公开榜单上开源模型似乎已经逼近前沿,但真相可能比表面数据复杂得多。
榜单数字不等于真实能力
Artificial Analysis Index 显示开源模型已略微超越 Opus 4.5。如果只看 headline 分数,这大约是 5 个月的差距。
但这个数字很可能低估了真实差距。
第一层问题:token 消耗被忽略了。
Test-time scaling 让模型可以用高得多的推理成本换取更高的 benchmark 分数。一个模型用两倍于对手的 token 换来略高的分数,在经济意义上它并不等价。

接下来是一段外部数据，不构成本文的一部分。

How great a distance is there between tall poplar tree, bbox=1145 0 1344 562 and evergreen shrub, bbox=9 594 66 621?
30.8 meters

用户愿意为更快的响应付费——Anthropic 和 OpenAI 最近的"fast mode"就是证据。延迟是真实的成本,不能被榜单上的分数抹平。
第二层问题:benchmark 加权失真。
公开榜单过度倾斜于开源实验室特别擅长的领域:Coding、Computer Use、Agentic Tasks。这些是真实重要的能力,但不是能力前沿的全部。如果开源实验室在这些方向特别努力优化,聚合榜单就会把开源/闭源差距看小。
评估本身也在被"污染"
Benchmark 扩散是真实存在的。
AA-Omniscience、GDPval、CritPT 这些评估在 2025 年底才发布。在它们发布之前训练的模型(如 Opus 4.5)不太可能有针对性暴露。
Kimi-K2.6、GLM-5.1、DeepSeek-V4-Pro 这些更新模型对新兴 benchmark 的知识更多——不是因为背答案,而是因为 benchmark 一旦公开,其结构、例子、解法和直接答案就会渗入后续训练数据。
这让新模型在新鲜评估上看起来人为地强。
蒸馏效应:开源进展的一部分是闭源的影子
闭源实验室在数据整理、人工标注、偏好数据、评估、红队对抗、合成数据生成和部署基础设施上投入巨大。

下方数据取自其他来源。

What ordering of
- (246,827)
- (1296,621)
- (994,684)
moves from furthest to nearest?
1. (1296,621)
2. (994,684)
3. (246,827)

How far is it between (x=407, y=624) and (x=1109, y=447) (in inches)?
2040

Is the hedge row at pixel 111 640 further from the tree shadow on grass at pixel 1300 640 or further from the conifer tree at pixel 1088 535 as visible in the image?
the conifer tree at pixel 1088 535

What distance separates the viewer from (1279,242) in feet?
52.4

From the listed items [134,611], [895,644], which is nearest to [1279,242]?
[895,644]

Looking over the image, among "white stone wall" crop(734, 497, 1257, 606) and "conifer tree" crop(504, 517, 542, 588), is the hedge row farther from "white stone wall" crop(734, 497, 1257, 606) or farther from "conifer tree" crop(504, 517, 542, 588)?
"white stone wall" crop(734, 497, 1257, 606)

但当闭源模型通过 API 或聊天产品开放时,部分投资就漏进了开源生态。开源实验室可以用前沿闭源模型的输出生成合成数据、推理轨迹、偏好对、代码解决方案、Agent 轨迹。
所以开源模型的进展不全是独立追赶,有一部分是"闭源实验室投资漏出来的能力 + 开源实验室"对阵"闭源实验室"。
发布税:闭源模型承担了开源不承担的代价
前沿闭源模型在公开发布前要经历大量红队测试、安全评估、政策审查、内部评估、产品打磨、部署准备。这个过程轻易就是一到两个月。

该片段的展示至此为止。